### PROBLEM DETAILS
Below is a listing; reproduce each line of it exactly.

### RECORD LIST
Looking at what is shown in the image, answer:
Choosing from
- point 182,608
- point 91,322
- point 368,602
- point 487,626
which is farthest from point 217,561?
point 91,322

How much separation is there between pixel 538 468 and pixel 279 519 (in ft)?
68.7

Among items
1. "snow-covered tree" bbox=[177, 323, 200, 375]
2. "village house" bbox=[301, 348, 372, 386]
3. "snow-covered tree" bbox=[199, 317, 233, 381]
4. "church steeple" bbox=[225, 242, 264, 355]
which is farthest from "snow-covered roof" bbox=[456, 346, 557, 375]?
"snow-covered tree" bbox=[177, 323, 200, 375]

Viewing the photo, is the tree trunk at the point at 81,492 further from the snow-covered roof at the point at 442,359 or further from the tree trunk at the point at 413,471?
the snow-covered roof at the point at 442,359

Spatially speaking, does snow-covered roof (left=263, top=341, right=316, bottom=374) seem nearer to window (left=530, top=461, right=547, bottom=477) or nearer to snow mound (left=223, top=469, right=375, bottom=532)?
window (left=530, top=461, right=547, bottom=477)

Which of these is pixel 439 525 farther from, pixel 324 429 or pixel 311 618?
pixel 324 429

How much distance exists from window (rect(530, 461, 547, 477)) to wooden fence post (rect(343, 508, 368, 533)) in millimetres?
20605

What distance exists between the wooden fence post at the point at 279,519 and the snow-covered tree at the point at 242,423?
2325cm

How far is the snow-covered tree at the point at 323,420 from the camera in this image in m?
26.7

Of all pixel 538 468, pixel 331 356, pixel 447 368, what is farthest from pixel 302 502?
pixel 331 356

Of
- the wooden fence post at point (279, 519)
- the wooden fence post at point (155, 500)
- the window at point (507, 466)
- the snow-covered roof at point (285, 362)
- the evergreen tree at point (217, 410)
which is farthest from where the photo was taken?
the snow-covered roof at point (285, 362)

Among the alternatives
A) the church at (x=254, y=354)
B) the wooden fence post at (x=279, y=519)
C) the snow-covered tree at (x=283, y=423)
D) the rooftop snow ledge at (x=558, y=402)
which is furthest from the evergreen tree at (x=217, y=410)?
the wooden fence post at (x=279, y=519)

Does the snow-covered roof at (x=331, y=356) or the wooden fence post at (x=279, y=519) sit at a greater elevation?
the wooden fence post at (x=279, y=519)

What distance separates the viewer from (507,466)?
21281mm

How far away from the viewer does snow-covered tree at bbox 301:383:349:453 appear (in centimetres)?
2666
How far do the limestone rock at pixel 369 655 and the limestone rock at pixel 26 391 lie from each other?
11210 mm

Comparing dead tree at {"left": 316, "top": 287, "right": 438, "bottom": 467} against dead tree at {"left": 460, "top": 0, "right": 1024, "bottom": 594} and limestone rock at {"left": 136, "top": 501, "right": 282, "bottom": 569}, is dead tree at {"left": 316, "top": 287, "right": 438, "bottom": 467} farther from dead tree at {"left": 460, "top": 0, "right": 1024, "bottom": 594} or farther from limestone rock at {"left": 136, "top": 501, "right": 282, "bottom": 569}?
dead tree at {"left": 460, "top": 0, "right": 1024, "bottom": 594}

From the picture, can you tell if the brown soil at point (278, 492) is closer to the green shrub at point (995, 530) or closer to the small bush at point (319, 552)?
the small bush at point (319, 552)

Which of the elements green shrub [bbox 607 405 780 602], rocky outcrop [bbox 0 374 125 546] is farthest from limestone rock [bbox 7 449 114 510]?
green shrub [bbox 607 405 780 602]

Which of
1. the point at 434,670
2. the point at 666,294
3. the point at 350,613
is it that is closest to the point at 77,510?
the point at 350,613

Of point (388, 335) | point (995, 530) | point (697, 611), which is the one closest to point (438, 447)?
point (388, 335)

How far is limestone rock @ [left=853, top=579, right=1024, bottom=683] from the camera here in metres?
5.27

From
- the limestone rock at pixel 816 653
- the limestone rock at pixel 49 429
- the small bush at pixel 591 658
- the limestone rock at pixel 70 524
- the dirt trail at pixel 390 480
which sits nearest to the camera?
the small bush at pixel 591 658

### ANSWER FOR THIS EXERCISE
Looking at what is shown in the image, answer:
Choosing from
- point 182,608
- point 91,322
- point 368,602
- point 487,626
which is farthest from point 217,561?
point 91,322

How much separation is there between pixel 538 468 and pixel 279 519 (in ft)?
68.7

Among items
1. "snow-covered tree" bbox=[177, 323, 200, 375]
2. "village house" bbox=[301, 348, 372, 386]
3. "snow-covered tree" bbox=[199, 317, 233, 381]
4. "church steeple" bbox=[225, 242, 264, 355]
which is farthest from "snow-covered roof" bbox=[456, 346, 557, 375]?
"snow-covered tree" bbox=[177, 323, 200, 375]

Viewing the photo, is the tree trunk at the point at 81,492 further from the snow-covered roof at the point at 442,359 or further from the tree trunk at the point at 413,471?
the snow-covered roof at the point at 442,359

Spatially speaking, does snow-covered roof (left=263, top=341, right=316, bottom=374) seem nearer to window (left=530, top=461, right=547, bottom=477) or nearer to snow mound (left=223, top=469, right=375, bottom=532)?
window (left=530, top=461, right=547, bottom=477)

Which of these is pixel 439 525 farther from, pixel 324 429 or pixel 311 618?
pixel 324 429

How much distance exists from window (rect(530, 461, 547, 477)) to wooden fence post (rect(343, 508, 368, 533)) in millimetres?
20605

What distance exists between the wooden fence post at the point at 279,519 and the snow-covered tree at the point at 242,423?
2325cm

How far is the snow-covered tree at the point at 323,420 from the camera in this image in m?
26.7

Of all pixel 538 468, pixel 331 356, pixel 447 368, what is farthest from pixel 302 502?
pixel 331 356

Of
- the wooden fence post at point (279, 519)
- the wooden fence post at point (155, 500)
- the window at point (507, 466)
- the snow-covered roof at point (285, 362)
- the evergreen tree at point (217, 410)
which is farthest from where the photo was taken?
the snow-covered roof at point (285, 362)

Among the alternatives
A) the church at (x=254, y=354)
B) the wooden fence post at (x=279, y=519)
C) the snow-covered tree at (x=283, y=423)
D) the rooftop snow ledge at (x=558, y=402)
which is furthest from the evergreen tree at (x=217, y=410)?
the wooden fence post at (x=279, y=519)

Does the snow-covered roof at (x=331, y=356) or the wooden fence post at (x=279, y=519) sit at a greater elevation?
the wooden fence post at (x=279, y=519)

What distance separates the viewer from (507,466)?
21281mm

How far away from the viewer does snow-covered tree at bbox 301:383:349:453 appear (in centimetres)?
2666
How far do the limestone rock at pixel 369 655 and the limestone rock at pixel 26 391 lie from each other?
11210 mm

Comparing dead tree at {"left": 316, "top": 287, "right": 438, "bottom": 467} against dead tree at {"left": 460, "top": 0, "right": 1024, "bottom": 594} and limestone rock at {"left": 136, "top": 501, "right": 282, "bottom": 569}, is dead tree at {"left": 316, "top": 287, "right": 438, "bottom": 467} farther from dead tree at {"left": 460, "top": 0, "right": 1024, "bottom": 594} or farther from limestone rock at {"left": 136, "top": 501, "right": 282, "bottom": 569}?
dead tree at {"left": 460, "top": 0, "right": 1024, "bottom": 594}

From the picture, can you tell if the brown soil at point (278, 492) is closer to the green shrub at point (995, 530) or closer to the small bush at point (319, 552)?
the small bush at point (319, 552)

Which of the elements green shrub [bbox 607 405 780 602], rocky outcrop [bbox 0 374 125 546] is farthest from limestone rock [bbox 7 449 114 510]?
green shrub [bbox 607 405 780 602]

Which of
1. the point at 434,670
2. the point at 666,294
3. the point at 350,613
is it that is closest to the point at 77,510?
the point at 350,613

Of point (388, 335) | point (995, 530) | point (697, 611), which is the one closest to point (438, 447)?
point (388, 335)

How far is limestone rock @ [left=853, top=579, right=1024, bottom=683] from the camera here in metres?
5.27

From
- the limestone rock at pixel 816 653
- the limestone rock at pixel 49 429
- the small bush at pixel 591 658
- the limestone rock at pixel 70 524
- the dirt trail at pixel 390 480
which sits nearest to the camera?
the small bush at pixel 591 658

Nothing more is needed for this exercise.